▸ **Exercise brief**: For the records that follow, return only the count of lines containing the string "will".

Page-level text extractions:
· · ·
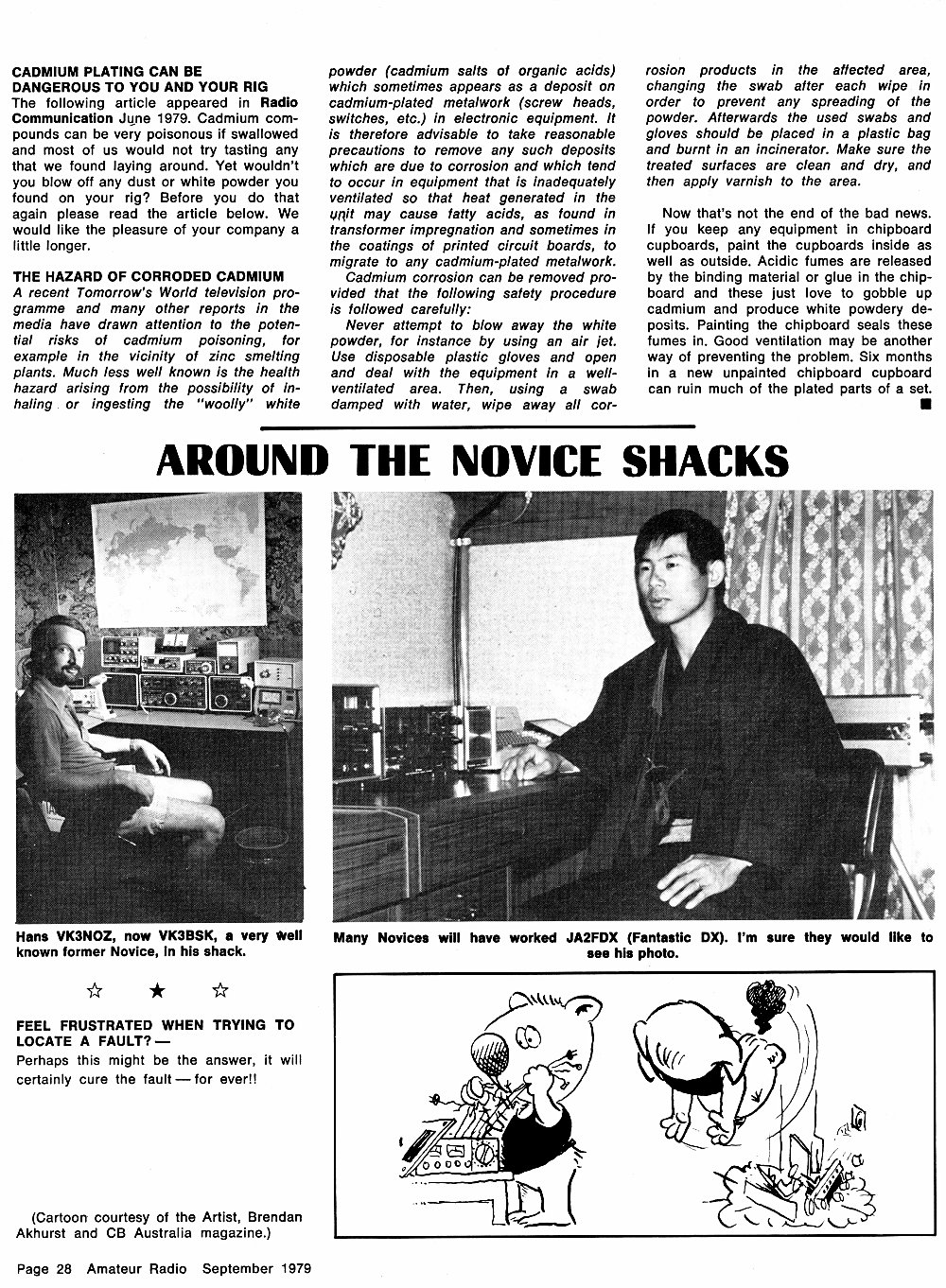 CADMIUM PLATING CAN BE DANGEROUS TO YOU AND YOUR RIG
The following article appeared in Radio Communication June 1979. Cadmium compounds can be very poisonous if swallowed and most of us would not try tasting any that we found laying around. Yet wouldn't you blow off any dust or white powder you found on your rig? Before you do that again please read the article below. We would like the pleasure of your company a little longer.

THE HAZARD OF CORRODED CADMIUM
A recent Tomorrow's World television programme and many other reports in the media have drawn attention to the potential risks of cadmium poisoning, for example in the vicinity of zinc smelting plants. Much less well known is the health hazard arising from the possibility of inhaling or ingesting the "woolly" white powder (cadmium salts of organic acids) which sometimes appears as a deposit on cadmium-plated metalwork (screw heads, switches, etc.) in electronic equipment. It is therefore advisable to take reasonable precautions to remove any such deposits which are due to corrosion and which tend to occur in equipment that is inadequately ventilated so that heat generated in the unit may cause fatty acids, as found in transformer impregnation and sometimes in the coatings of printed circuit boards, to migrate to any cadmium-plated metalwork.

Cadmium corrosion can be removed provided that the following safety procedure is followed carefully:

Never attempt to blow away the white powder, for instance by using an air jet. Use disposable plastic gloves and open and deal with the equipment in a well-ventilated area. Then, using a swab damped with water, wipe away all corrosion products in the affected area, changing the swab after each wipe in order to prevent any spreading of the powder. Afterwards the used swabs and gloves should be placed in a plastic bag and burnt in an incinerator. Make sure the treated surfaces are clean and dry, and then apply varnish to the area.

Now that's not the end of the bad news. If you keep any equipment in chipboard cupboards, paint the cupboards inside as well as outside. Acidic fumes are released by the binding material or glue in the chipboard and these just love to gobble up cadmium and produce white powdery deposits. Painting the chipboard seals these fumes in. Good ventilation may be another way of preventing the problem. Six months in a new unpainted chipboard cupboard can ruin much of the plated parts of a set. ■

AROUND THE NOVICE SHACKS

Hans VK3NOZ, now VK3BSK, a very well known former Novice, in his shack.

Many Novices will have worked JA2FDX (Fantastic DX). I'm sure they would like to see his photo.

☆ ★ ☆

FEEL FRUSTRATED WHEN TRYING TO LOCATE A FAULT? —
Perhaps this might be the answer, it will certainly cure the fault — for ever!!

(Cartoon courtesy of the Artist, Brendan Akhurst and CB Australia magazine.)

Page 28 Amateur Radio September 1979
· · ·
▸ **Response area**: 2